======== Task data

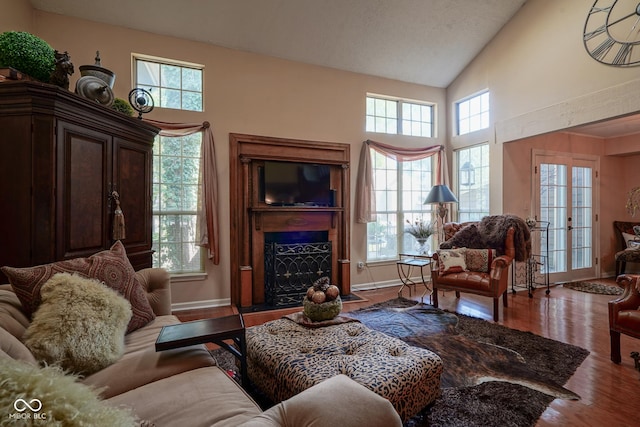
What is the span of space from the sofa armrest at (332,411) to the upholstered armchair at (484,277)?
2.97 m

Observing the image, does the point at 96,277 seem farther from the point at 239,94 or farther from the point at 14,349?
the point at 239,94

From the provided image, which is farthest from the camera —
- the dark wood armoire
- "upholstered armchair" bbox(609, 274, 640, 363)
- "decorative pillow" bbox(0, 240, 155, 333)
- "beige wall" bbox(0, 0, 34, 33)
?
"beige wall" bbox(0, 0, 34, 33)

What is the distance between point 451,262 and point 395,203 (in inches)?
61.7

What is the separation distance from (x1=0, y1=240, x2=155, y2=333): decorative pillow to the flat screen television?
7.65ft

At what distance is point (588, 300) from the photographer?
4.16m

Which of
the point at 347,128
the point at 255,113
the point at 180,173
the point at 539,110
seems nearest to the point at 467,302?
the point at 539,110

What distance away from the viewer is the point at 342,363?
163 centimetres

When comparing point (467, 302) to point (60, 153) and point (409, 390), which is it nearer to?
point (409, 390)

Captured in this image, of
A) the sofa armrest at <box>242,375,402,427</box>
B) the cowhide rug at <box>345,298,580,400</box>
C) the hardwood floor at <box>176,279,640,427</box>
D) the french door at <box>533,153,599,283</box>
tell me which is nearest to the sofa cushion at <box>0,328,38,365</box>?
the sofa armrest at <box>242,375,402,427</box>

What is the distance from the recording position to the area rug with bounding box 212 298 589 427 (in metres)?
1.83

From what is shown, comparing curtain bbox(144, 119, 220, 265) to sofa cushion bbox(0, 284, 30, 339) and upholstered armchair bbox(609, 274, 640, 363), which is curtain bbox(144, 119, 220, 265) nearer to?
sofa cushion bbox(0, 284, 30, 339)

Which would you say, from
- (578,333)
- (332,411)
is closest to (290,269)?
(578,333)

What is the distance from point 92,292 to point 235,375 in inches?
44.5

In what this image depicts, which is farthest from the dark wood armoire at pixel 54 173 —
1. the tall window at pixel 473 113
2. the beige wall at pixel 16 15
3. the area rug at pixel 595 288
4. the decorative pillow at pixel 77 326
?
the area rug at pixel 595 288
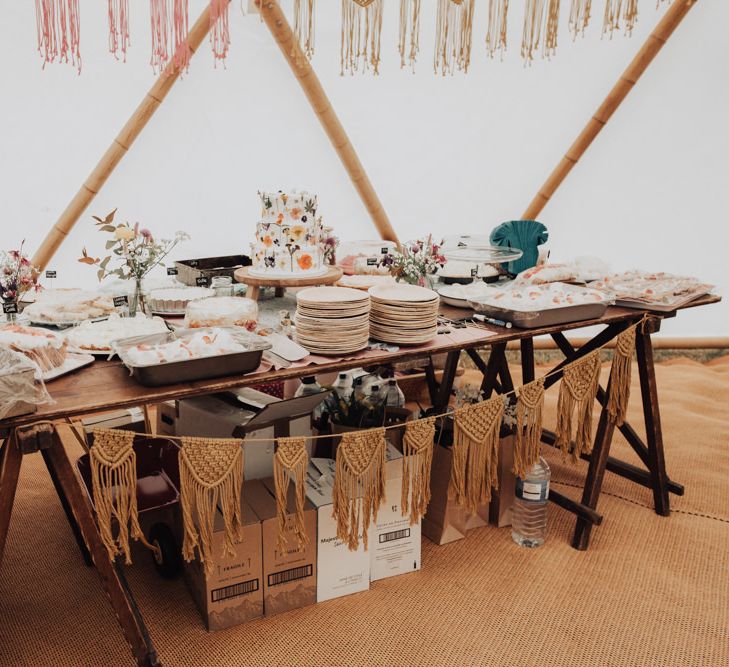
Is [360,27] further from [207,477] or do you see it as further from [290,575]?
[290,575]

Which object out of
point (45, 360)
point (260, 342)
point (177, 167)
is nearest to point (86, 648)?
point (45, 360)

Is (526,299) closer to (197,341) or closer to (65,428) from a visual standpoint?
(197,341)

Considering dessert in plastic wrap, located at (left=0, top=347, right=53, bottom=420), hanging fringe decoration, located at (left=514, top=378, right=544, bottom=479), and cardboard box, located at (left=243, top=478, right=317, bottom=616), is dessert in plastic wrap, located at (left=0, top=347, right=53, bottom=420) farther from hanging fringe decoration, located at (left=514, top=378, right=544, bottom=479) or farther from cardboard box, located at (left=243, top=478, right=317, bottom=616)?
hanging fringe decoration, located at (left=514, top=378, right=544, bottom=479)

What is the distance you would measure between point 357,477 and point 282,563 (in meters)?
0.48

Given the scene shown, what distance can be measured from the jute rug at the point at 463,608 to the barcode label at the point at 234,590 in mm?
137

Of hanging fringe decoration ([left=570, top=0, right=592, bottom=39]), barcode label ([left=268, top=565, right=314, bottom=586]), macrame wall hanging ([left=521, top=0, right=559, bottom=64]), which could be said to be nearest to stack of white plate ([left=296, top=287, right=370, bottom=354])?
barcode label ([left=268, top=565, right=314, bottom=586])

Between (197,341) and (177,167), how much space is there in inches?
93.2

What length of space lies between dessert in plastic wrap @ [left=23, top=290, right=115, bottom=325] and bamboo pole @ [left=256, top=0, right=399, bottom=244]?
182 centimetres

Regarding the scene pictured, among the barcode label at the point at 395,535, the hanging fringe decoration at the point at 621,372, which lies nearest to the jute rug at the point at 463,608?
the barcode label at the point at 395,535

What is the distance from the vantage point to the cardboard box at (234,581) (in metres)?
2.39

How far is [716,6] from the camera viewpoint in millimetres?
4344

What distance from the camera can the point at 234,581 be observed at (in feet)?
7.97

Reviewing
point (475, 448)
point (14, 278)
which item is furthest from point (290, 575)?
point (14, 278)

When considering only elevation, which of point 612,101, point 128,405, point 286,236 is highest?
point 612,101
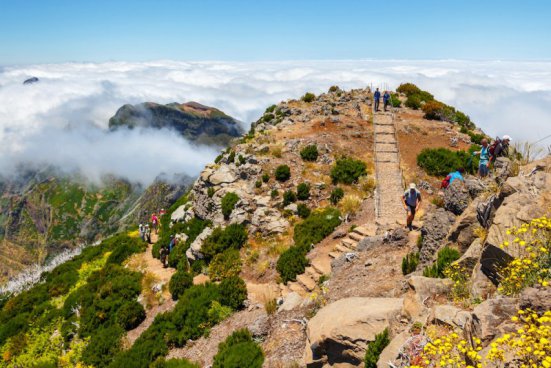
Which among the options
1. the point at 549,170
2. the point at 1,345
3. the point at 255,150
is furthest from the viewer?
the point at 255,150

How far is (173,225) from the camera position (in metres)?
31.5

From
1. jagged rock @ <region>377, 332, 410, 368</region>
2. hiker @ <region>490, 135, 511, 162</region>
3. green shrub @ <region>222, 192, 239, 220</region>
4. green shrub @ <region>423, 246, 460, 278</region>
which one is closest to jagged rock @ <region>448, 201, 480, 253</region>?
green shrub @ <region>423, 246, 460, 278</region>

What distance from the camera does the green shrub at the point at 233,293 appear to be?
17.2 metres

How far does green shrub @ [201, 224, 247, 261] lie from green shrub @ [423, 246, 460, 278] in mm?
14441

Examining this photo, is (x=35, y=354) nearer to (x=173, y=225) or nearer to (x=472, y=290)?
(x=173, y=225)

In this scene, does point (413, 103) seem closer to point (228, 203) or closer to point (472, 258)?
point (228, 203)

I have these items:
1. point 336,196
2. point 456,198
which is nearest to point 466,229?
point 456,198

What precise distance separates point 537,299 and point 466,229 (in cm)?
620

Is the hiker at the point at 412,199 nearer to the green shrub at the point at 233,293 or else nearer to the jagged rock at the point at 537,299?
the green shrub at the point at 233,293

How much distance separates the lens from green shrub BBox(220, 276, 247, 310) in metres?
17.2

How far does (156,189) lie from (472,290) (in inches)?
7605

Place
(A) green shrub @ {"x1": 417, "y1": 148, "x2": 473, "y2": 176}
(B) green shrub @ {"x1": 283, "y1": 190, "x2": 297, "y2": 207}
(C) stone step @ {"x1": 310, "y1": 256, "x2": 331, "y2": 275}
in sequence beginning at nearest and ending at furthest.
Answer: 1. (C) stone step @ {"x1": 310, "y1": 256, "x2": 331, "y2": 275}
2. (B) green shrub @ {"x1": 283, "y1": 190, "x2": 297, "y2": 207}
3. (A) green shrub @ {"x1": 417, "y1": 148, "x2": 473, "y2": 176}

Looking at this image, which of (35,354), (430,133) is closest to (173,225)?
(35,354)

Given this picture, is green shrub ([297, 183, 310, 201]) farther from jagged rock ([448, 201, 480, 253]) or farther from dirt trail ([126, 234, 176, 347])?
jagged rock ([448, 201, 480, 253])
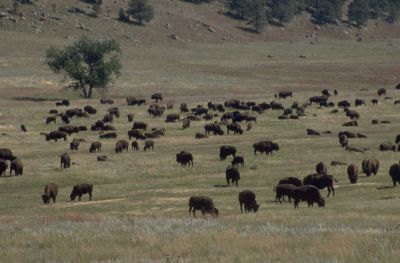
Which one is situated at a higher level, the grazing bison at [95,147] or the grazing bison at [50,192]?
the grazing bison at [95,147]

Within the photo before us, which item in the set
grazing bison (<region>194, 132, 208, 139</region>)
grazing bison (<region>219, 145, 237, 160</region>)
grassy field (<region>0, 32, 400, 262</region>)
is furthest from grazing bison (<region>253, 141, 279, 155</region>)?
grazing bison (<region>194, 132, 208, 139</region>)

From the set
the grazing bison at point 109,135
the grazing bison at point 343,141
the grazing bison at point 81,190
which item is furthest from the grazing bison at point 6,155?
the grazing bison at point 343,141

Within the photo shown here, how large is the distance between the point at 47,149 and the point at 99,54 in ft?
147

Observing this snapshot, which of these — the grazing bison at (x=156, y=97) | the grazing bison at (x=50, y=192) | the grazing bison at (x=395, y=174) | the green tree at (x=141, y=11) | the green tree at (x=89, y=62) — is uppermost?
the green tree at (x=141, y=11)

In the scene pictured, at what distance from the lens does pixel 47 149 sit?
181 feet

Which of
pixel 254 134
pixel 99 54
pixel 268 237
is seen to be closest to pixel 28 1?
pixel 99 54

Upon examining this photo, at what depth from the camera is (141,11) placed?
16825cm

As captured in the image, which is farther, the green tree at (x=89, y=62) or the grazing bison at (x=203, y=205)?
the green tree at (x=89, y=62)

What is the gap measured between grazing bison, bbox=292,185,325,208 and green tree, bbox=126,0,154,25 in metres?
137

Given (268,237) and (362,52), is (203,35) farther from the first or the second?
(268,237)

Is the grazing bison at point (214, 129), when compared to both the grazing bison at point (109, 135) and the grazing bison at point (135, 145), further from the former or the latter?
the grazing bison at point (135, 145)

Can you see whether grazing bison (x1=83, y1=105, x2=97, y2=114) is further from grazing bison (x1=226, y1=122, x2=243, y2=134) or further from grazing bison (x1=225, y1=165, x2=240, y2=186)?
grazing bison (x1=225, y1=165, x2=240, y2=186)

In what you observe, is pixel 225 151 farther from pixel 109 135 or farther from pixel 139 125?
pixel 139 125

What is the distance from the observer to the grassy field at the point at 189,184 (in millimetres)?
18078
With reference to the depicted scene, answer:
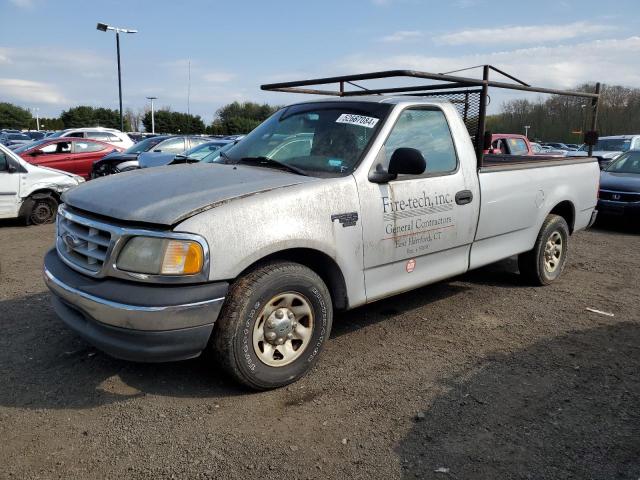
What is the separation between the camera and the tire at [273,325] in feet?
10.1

================

▶ **Written request**: Using the records above, extract exactly and only the lines from the one with "Is the grazing" through the final line, inclusive, leaving out pictures.

▶ **Worked solution**:
Is the grazing bison at point (214, 129), when compared to both the grazing bison at point (109, 135) and the grazing bison at point (135, 145), further from the former or the latter?
the grazing bison at point (135, 145)

Can you see whether grazing bison (x1=83, y1=105, x2=97, y2=114) is further from grazing bison (x1=226, y1=122, x2=243, y2=134) or further from grazing bison (x1=225, y1=165, x2=240, y2=186)?
grazing bison (x1=225, y1=165, x2=240, y2=186)

In what you observe, is pixel 225 151 farther from pixel 109 135 or farther from pixel 139 125?
pixel 139 125

What is the distance from the observer to the grassy field at the point at 189,184 (in millimetres)?
18078
With reference to the depicted scene, answer:
What is the separation between the camera and the tire at [273,325] in feet?
10.1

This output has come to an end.